▶ **EXERCISE TASK**:
Report every line in the items below that contains the word "millimetres", copying each such line in full. Case matters when matching.

(Extracted data entries)
■ ■ ■ ■ ■ ■ ■

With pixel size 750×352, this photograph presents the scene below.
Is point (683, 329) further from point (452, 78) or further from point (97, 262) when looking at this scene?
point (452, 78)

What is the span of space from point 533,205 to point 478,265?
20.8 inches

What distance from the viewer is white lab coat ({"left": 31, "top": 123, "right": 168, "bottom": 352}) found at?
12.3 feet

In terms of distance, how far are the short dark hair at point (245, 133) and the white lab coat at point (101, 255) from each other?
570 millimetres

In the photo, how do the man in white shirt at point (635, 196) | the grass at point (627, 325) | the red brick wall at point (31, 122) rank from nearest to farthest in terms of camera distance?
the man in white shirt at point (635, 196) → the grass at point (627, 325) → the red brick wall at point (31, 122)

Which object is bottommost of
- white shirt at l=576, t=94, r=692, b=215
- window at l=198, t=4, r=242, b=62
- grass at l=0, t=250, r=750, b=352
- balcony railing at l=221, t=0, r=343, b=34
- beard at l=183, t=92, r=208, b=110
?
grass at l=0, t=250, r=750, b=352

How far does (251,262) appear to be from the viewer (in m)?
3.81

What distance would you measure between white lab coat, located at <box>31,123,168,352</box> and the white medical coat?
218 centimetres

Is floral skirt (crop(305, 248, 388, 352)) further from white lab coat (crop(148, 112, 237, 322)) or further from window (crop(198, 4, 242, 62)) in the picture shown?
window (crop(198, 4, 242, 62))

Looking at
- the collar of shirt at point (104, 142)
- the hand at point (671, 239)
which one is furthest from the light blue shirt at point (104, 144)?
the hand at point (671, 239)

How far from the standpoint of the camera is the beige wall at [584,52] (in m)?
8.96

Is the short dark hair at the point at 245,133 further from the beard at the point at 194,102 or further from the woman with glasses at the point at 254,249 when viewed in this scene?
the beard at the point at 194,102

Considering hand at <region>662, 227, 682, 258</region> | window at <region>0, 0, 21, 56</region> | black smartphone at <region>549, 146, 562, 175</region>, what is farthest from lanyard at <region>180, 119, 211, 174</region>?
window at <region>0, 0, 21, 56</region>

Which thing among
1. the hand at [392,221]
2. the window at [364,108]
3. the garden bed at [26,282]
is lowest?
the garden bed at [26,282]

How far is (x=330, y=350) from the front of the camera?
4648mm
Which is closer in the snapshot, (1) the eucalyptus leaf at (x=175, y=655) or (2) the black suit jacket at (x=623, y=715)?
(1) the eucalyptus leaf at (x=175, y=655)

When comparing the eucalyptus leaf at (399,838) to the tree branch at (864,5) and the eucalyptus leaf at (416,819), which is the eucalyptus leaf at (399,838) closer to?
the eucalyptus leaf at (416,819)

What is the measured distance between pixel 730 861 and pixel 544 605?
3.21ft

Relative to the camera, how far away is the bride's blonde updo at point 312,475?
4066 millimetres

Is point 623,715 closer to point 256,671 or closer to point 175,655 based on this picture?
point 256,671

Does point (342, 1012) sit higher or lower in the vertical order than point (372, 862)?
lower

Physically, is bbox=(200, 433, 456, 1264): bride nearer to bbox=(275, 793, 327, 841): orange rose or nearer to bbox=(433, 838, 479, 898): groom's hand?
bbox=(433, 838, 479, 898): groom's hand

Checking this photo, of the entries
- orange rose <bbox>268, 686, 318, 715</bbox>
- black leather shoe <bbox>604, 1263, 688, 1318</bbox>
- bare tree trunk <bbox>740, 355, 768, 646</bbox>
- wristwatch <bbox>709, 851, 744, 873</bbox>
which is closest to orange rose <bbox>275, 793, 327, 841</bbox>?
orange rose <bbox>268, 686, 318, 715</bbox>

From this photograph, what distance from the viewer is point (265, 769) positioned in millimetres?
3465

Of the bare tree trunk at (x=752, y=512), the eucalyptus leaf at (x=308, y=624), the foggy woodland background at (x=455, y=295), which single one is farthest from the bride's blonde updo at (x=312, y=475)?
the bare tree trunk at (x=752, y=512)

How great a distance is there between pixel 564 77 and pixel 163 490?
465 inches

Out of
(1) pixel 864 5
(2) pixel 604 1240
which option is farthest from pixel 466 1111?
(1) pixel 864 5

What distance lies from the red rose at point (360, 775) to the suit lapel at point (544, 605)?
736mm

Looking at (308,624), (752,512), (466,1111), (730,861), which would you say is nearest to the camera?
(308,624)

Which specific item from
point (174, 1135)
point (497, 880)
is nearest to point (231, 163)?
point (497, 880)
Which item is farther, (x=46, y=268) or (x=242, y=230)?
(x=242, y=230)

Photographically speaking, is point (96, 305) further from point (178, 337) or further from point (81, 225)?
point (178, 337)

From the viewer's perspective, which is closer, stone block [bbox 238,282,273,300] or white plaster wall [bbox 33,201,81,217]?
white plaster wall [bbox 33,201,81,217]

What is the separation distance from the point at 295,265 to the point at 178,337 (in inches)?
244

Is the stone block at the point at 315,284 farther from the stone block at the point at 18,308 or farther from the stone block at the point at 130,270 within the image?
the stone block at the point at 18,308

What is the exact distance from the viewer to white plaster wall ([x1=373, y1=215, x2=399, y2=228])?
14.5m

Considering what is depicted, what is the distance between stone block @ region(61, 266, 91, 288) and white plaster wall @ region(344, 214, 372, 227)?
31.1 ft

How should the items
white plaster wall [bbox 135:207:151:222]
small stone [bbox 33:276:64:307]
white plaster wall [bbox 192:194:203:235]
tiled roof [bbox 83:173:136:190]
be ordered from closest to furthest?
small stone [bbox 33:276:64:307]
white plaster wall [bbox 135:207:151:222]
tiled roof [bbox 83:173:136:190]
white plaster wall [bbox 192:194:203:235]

■ ■ ■ ■ ■ ■ ■

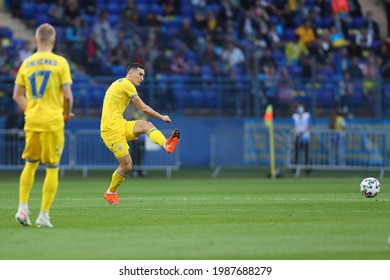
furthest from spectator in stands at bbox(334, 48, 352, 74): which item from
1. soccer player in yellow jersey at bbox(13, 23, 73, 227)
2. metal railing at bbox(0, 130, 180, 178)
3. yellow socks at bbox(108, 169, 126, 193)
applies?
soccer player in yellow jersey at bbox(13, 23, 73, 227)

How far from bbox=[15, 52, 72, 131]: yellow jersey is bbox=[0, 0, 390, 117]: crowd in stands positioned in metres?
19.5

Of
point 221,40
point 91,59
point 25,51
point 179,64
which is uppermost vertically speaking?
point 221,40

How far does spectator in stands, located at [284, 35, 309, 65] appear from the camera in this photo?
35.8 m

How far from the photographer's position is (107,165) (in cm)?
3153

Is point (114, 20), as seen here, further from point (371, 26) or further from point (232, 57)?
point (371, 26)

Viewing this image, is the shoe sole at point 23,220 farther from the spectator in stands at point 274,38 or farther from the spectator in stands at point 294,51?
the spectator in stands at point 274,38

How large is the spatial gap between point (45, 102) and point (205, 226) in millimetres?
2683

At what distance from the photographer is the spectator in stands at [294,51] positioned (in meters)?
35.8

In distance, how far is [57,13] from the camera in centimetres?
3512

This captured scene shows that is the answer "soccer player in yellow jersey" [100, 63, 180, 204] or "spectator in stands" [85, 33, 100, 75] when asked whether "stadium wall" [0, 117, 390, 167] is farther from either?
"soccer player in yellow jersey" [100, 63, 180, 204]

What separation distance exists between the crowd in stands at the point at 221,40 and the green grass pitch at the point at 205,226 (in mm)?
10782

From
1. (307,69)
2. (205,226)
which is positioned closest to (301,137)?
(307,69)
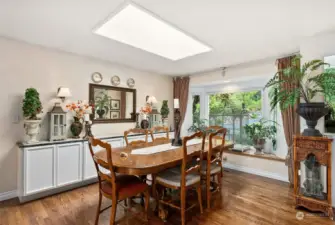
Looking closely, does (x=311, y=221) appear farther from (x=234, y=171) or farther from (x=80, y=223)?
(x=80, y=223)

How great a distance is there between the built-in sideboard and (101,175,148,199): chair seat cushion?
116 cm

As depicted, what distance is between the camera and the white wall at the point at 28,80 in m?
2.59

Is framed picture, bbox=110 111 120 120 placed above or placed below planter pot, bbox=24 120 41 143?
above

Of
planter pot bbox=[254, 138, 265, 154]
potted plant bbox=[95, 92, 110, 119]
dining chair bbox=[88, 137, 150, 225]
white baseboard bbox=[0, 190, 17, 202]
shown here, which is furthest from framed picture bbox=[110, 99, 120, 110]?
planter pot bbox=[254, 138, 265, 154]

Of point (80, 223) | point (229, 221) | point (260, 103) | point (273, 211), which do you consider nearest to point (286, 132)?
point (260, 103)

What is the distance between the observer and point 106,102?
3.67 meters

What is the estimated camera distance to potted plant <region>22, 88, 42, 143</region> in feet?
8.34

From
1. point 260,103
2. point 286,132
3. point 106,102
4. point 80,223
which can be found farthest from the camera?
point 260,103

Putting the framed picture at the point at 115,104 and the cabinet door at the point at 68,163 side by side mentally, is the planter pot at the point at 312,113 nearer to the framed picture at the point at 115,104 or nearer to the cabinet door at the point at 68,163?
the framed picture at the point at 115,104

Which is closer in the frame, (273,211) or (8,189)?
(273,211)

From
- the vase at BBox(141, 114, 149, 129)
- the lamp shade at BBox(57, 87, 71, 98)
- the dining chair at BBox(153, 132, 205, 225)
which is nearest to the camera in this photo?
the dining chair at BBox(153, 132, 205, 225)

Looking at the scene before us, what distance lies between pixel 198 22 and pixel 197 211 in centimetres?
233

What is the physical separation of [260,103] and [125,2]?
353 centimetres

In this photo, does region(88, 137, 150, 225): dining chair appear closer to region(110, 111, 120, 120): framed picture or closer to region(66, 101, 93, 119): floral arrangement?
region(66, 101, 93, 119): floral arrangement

■ ■ ■ ■ ■ ■ ■

▶ **SOLUTION FOR THIS PROBLEM**:
570 millimetres
4066 millimetres
From this photograph, what distance from the viewer is point (265, 769) positioned in millimetres?
How large is the spatial gap between point (45, 102) and point (205, 226) in millimetres?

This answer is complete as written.